Okay, this is more like it. Here is what is sitting on my desk next to me as I prowl Pinterest pinning cheesy casseroles. Red wine, self-explanatory. 9/10 eaten bag of Valentine's conversation hearts. Can't understand why I like them, but I do; refer to facebook status update a while back re: Bottle Caps and Tums.
Upper right corner, the very un-glamorous to-do list. Honestly, top three on the list...closet dump, hand me downs to Marci, and cover the living room pillows. I didn't make that up. Not too exciting, although the handwriting is pretty nice. My sister told me once (she's a school teacher and knows this kind of stuff) that I don't write my letters, I draw them. Random.
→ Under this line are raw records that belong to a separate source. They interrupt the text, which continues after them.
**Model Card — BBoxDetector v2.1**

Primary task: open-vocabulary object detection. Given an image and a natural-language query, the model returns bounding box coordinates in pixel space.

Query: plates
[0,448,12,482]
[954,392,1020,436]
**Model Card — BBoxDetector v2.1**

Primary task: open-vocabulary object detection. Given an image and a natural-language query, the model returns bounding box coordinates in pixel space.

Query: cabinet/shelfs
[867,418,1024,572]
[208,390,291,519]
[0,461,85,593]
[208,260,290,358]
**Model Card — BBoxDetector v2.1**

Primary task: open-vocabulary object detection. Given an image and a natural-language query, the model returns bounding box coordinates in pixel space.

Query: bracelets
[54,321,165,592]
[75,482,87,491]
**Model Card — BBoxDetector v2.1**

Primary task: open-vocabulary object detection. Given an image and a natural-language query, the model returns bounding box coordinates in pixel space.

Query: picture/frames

Going clockwise, it's a printout of the budget. Don't look close - it's scary. Larry and I have kind of spent the last two months ignoring the fact that we just slashed the family income in half, and now it's time to face the music. You won't find me checking in at restaurants on facebook much any more...and if you do please give me shit because we can't afford it any more.
The blue sheet...that's a questionnaire about things that I suppose I should not blog about should one of our children grow up and take issue with the fact that I posted too much about them in my blog.
My glamorous life. Off to drain the red.